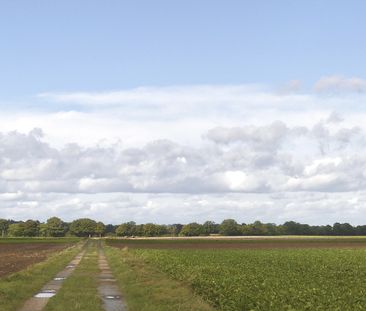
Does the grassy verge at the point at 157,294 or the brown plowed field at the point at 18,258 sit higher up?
the brown plowed field at the point at 18,258

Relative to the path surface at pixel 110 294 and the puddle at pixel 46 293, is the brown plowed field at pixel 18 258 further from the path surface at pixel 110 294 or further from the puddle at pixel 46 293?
the puddle at pixel 46 293

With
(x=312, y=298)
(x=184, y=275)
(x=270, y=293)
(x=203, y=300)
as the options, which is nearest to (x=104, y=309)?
(x=203, y=300)

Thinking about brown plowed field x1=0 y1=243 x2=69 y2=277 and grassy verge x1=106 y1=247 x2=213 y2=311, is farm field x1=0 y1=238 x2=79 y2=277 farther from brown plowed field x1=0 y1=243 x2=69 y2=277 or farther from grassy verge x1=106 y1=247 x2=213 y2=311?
grassy verge x1=106 y1=247 x2=213 y2=311

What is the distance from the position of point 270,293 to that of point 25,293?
12082 mm

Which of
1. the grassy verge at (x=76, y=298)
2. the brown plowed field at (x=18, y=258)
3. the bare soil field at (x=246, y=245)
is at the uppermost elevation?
the bare soil field at (x=246, y=245)

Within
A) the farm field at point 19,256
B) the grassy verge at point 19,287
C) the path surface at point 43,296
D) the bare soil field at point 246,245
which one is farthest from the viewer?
the bare soil field at point 246,245

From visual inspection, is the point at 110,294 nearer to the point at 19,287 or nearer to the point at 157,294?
the point at 157,294

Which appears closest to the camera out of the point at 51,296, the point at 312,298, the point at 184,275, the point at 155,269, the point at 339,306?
the point at 339,306

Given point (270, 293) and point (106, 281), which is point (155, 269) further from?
point (270, 293)

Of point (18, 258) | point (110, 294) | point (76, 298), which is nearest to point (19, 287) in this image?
point (110, 294)

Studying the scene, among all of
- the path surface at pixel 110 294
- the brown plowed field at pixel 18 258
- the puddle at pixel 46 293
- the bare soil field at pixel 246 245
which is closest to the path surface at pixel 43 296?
the puddle at pixel 46 293

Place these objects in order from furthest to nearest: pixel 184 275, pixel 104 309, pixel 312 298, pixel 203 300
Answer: pixel 184 275 < pixel 203 300 < pixel 104 309 < pixel 312 298

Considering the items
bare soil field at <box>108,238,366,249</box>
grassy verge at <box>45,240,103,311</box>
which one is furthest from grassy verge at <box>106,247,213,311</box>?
bare soil field at <box>108,238,366,249</box>

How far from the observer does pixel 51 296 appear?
2602 cm
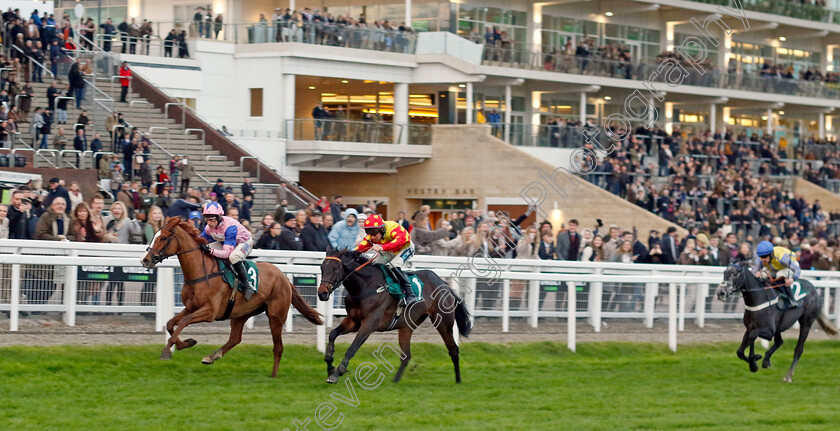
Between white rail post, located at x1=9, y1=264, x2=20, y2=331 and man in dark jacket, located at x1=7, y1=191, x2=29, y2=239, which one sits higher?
man in dark jacket, located at x1=7, y1=191, x2=29, y2=239

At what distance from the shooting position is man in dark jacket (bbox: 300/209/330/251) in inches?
565

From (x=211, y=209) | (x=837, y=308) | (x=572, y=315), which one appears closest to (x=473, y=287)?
(x=572, y=315)

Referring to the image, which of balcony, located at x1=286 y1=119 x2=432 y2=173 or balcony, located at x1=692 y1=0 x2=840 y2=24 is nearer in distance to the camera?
balcony, located at x1=286 y1=119 x2=432 y2=173

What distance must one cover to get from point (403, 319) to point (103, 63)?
13.9 metres

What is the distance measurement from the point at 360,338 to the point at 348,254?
2.20 ft

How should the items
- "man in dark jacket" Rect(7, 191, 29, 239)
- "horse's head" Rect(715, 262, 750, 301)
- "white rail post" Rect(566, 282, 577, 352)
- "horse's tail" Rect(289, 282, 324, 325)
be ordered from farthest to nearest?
1. "white rail post" Rect(566, 282, 577, 352)
2. "man in dark jacket" Rect(7, 191, 29, 239)
3. "horse's head" Rect(715, 262, 750, 301)
4. "horse's tail" Rect(289, 282, 324, 325)

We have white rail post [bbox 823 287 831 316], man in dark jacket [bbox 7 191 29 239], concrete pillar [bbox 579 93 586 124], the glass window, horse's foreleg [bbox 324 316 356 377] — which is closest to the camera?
horse's foreleg [bbox 324 316 356 377]

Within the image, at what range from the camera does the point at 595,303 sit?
43.9ft

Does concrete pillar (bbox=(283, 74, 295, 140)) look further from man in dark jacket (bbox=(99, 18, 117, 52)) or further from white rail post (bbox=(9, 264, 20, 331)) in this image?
white rail post (bbox=(9, 264, 20, 331))

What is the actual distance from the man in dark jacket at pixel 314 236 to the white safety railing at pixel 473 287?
3.25 feet

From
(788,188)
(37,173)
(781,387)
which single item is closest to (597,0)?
(788,188)

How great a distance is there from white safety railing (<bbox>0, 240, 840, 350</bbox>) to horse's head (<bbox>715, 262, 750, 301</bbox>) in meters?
1.47

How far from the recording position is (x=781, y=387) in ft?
36.3

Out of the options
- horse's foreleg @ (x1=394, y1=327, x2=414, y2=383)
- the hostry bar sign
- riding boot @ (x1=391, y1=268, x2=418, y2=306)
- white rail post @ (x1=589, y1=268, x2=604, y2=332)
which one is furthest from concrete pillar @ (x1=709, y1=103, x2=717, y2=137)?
riding boot @ (x1=391, y1=268, x2=418, y2=306)
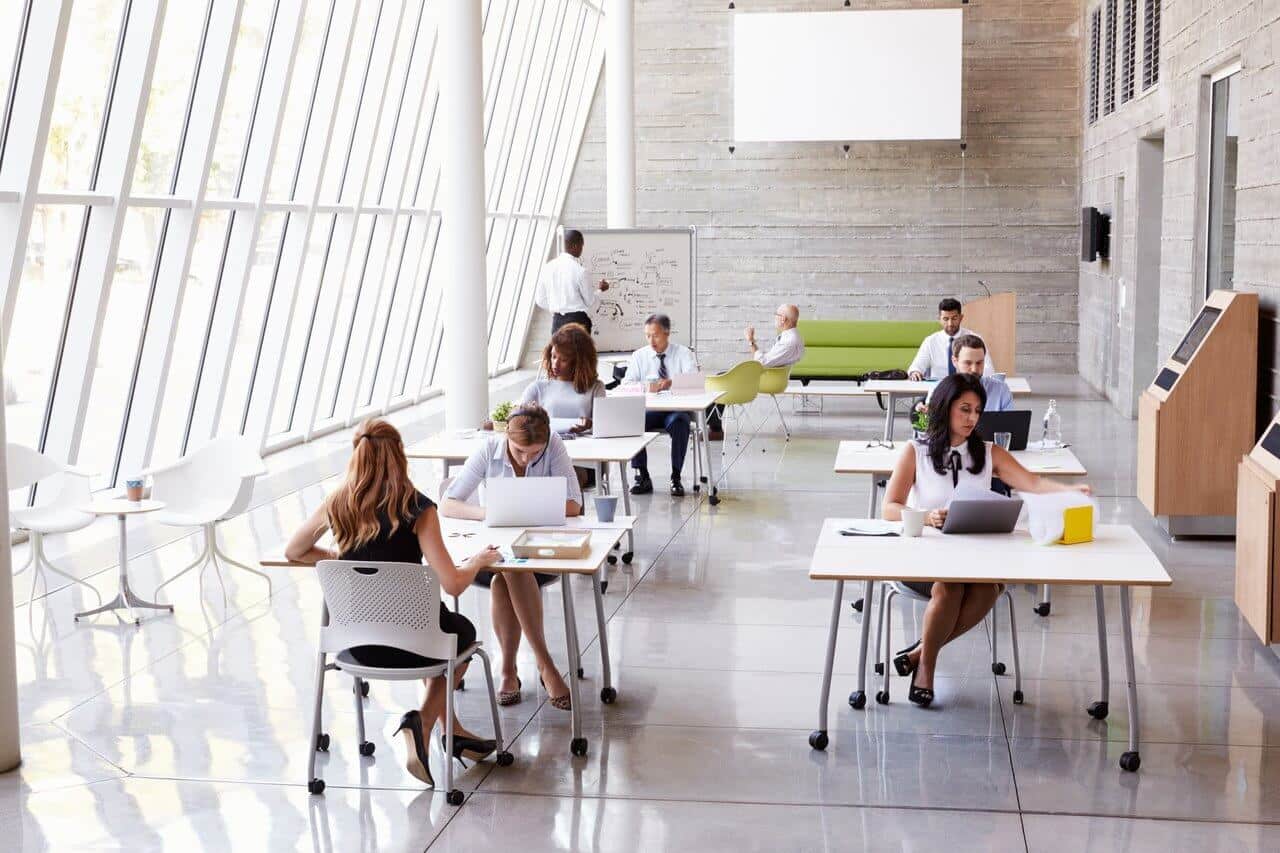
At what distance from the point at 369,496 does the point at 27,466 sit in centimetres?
335

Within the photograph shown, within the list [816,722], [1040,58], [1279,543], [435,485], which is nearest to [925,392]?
[435,485]

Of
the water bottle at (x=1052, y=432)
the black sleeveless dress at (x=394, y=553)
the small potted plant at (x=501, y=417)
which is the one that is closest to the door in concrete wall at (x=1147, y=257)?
the water bottle at (x=1052, y=432)

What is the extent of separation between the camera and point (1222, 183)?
933cm

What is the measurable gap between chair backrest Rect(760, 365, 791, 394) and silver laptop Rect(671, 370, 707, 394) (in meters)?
2.35

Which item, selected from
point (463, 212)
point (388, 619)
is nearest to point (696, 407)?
point (463, 212)

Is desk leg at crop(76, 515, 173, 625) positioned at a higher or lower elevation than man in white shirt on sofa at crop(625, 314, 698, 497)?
lower

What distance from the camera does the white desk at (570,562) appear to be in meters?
4.71

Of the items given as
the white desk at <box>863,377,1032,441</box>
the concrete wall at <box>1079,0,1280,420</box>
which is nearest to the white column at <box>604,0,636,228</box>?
the concrete wall at <box>1079,0,1280,420</box>

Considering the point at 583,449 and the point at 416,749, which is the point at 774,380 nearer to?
the point at 583,449

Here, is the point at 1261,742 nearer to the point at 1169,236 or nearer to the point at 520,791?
the point at 520,791

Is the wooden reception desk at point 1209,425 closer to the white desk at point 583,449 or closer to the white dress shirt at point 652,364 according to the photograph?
the white desk at point 583,449

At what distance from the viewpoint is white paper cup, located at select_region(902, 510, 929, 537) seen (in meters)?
4.97

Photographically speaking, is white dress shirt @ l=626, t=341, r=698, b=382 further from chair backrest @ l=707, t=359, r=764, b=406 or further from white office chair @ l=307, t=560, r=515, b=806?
white office chair @ l=307, t=560, r=515, b=806

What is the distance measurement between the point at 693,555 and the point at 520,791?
3558 mm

****

-- Your objective --
Do not copy the pictures, but repeat every line exactly.

-- Reply --
Does the grassy verge at the point at 157,294 or the brown plowed field at the point at 18,258 sit higher up?
the brown plowed field at the point at 18,258

Relative to the path surface at pixel 110 294 and the puddle at pixel 46 293, is the brown plowed field at pixel 18 258 further from the path surface at pixel 110 294 or further from the puddle at pixel 46 293?
the puddle at pixel 46 293

With
(x=312, y=298)
(x=184, y=275)
(x=270, y=293)
(x=203, y=300)
as the options, which is nearest to (x=104, y=309)?
(x=203, y=300)

Thinking about brown plowed field x1=0 y1=243 x2=69 y2=277 and grassy verge x1=106 y1=247 x2=213 y2=311, is farm field x1=0 y1=238 x2=79 y2=277 farther from brown plowed field x1=0 y1=243 x2=69 y2=277 or farther from grassy verge x1=106 y1=247 x2=213 y2=311?
grassy verge x1=106 y1=247 x2=213 y2=311

What is the distance from the position of point 270,293 to that of point 25,293?
12082 mm

Which of
1. the grassy verge at (x=76, y=298)
2. the brown plowed field at (x=18, y=258)
3. the bare soil field at (x=246, y=245)
is at the uppermost elevation?
the bare soil field at (x=246, y=245)

Within
A) the farm field at point 19,256
B) the grassy verge at point 19,287
C) the path surface at point 43,296
D) the bare soil field at point 246,245
which one is farthest from the viewer?
the bare soil field at point 246,245

From visual inspection, is the point at 110,294 nearer to the point at 19,287 or nearer to the point at 157,294?
the point at 157,294

Which appears closest to the camera out of the point at 51,296, the point at 312,298, the point at 184,275, the point at 155,269, the point at 339,306?
the point at 339,306

Given point (270, 293) and point (106, 281), which is point (155, 269) further from?
point (270, 293)

Of point (18, 258) | point (110, 294) | point (76, 298), which is nearest to point (19, 287) in this image?
point (110, 294)

Studying the scene, among all of
- the path surface at pixel 110 294
- the brown plowed field at pixel 18 258
- the puddle at pixel 46 293
- the bare soil field at pixel 246 245
which is closest to the path surface at pixel 43 296?
the puddle at pixel 46 293

Place these objects in order from furthest to nearest: pixel 184 275, pixel 104 309, pixel 312 298, pixel 203 300
Answer: pixel 184 275 < pixel 203 300 < pixel 104 309 < pixel 312 298

Considering the items
bare soil field at <box>108,238,366,249</box>
grassy verge at <box>45,240,103,311</box>
which one is furthest from grassy verge at <box>106,247,213,311</box>?
bare soil field at <box>108,238,366,249</box>

How far from the observer does pixel 51 296 appear?
2602 cm
Between white rail post, located at x1=9, y1=264, x2=20, y2=331 and man in dark jacket, located at x1=7, y1=191, x2=29, y2=239, which one sits higher?
man in dark jacket, located at x1=7, y1=191, x2=29, y2=239

At what distance from the shooting position is man in dark jacket (bbox: 300/209/330/251) in inches?
565

From (x=211, y=209) | (x=837, y=308) | (x=572, y=315), which one appears closest to (x=473, y=287)?
(x=572, y=315)

Referring to the image, which of balcony, located at x1=286 y1=119 x2=432 y2=173 or balcony, located at x1=692 y1=0 x2=840 y2=24 is nearer in distance to the camera?
balcony, located at x1=286 y1=119 x2=432 y2=173

What distance must one cover to get from point (403, 319) to point (103, 63)?
13.9 metres

What is the distance measurement from the point at 360,338 to the point at 348,254?
2.20 ft

How should the items
- "man in dark jacket" Rect(7, 191, 29, 239)
- "horse's head" Rect(715, 262, 750, 301)
- "white rail post" Rect(566, 282, 577, 352)
- "horse's tail" Rect(289, 282, 324, 325)
be ordered from farthest to nearest?
1. "white rail post" Rect(566, 282, 577, 352)
2. "man in dark jacket" Rect(7, 191, 29, 239)
3. "horse's head" Rect(715, 262, 750, 301)
4. "horse's tail" Rect(289, 282, 324, 325)

We have white rail post [bbox 823 287 831 316], man in dark jacket [bbox 7 191 29 239], concrete pillar [bbox 579 93 586 124], the glass window, horse's foreleg [bbox 324 316 356 377] — which is closest to the camera?
horse's foreleg [bbox 324 316 356 377]

Within the image, at what range from the camera does the point at 595,303 sit?
43.9ft

Does concrete pillar (bbox=(283, 74, 295, 140)) look further from man in dark jacket (bbox=(99, 18, 117, 52)) or further from white rail post (bbox=(9, 264, 20, 331)) in this image?
white rail post (bbox=(9, 264, 20, 331))

What is the actual distance from the man in dark jacket at pixel 314 236 to the white safety railing at pixel 473 287?
3.25 feet

From
(788,188)
(37,173)
(781,387)
which single item is closest to (597,0)?
(788,188)

How great a distance is there from white safety railing (<bbox>0, 240, 840, 350</bbox>) to horse's head (<bbox>715, 262, 750, 301</bbox>) in meters?
1.47

How far from the recording position is (x=781, y=387) in ft?
36.3

Out of the options
- horse's foreleg @ (x1=394, y1=327, x2=414, y2=383)
- the hostry bar sign
- riding boot @ (x1=391, y1=268, x2=418, y2=306)
- white rail post @ (x1=589, y1=268, x2=604, y2=332)
which one is furthest from concrete pillar @ (x1=709, y1=103, x2=717, y2=137)?
riding boot @ (x1=391, y1=268, x2=418, y2=306)
At what distance from the point at 369,496 does the point at 27,466 sit in centimetres?
335

Within the photograph shown, within the list [816,722], [1040,58], [1279,543], [435,485], which is nearest to [925,392]?
[435,485]

Of
the water bottle at (x=1052, y=432)
the black sleeveless dress at (x=394, y=553)
the small potted plant at (x=501, y=417)
which is the one that is closest to the door in concrete wall at (x=1147, y=257)?
the water bottle at (x=1052, y=432)

What is the extent of separation between the camera and point (1222, 183)?
933cm

What is the measurable gap between chair backrest Rect(760, 365, 791, 394) and silver laptop Rect(671, 370, 707, 394) (in meters)?
2.35

Which item, selected from
point (463, 212)
point (388, 619)
is nearest to point (696, 407)?
point (463, 212)

Is desk leg at crop(76, 515, 173, 625) positioned at a higher or lower elevation than man in white shirt on sofa at crop(625, 314, 698, 497)?
lower

What distance from the camera does the white desk at (570,562) appear to be in meters?
4.71

Of the items given as
the white desk at <box>863,377,1032,441</box>
the concrete wall at <box>1079,0,1280,420</box>
which is nearest to the white column at <box>604,0,636,228</box>?
the concrete wall at <box>1079,0,1280,420</box>

Considering the point at 583,449 and the point at 416,749, which is the point at 774,380 nearer to?
the point at 583,449

Here, is the point at 1261,742 nearer to the point at 1169,236 or nearer to the point at 520,791?
the point at 520,791

Is the wooden reception desk at point 1209,425 closer to the white desk at point 583,449 or closer to the white dress shirt at point 652,364 according to the photograph?
the white desk at point 583,449

At what distance from the viewpoint is white paper cup, located at select_region(902, 510, 929, 537) seen (in meters)?
4.97

Photographically speaking, is white dress shirt @ l=626, t=341, r=698, b=382 further from chair backrest @ l=707, t=359, r=764, b=406 or further from white office chair @ l=307, t=560, r=515, b=806?
white office chair @ l=307, t=560, r=515, b=806

What is the distance measurement between the point at 693,555 and the point at 520,791?
3558 mm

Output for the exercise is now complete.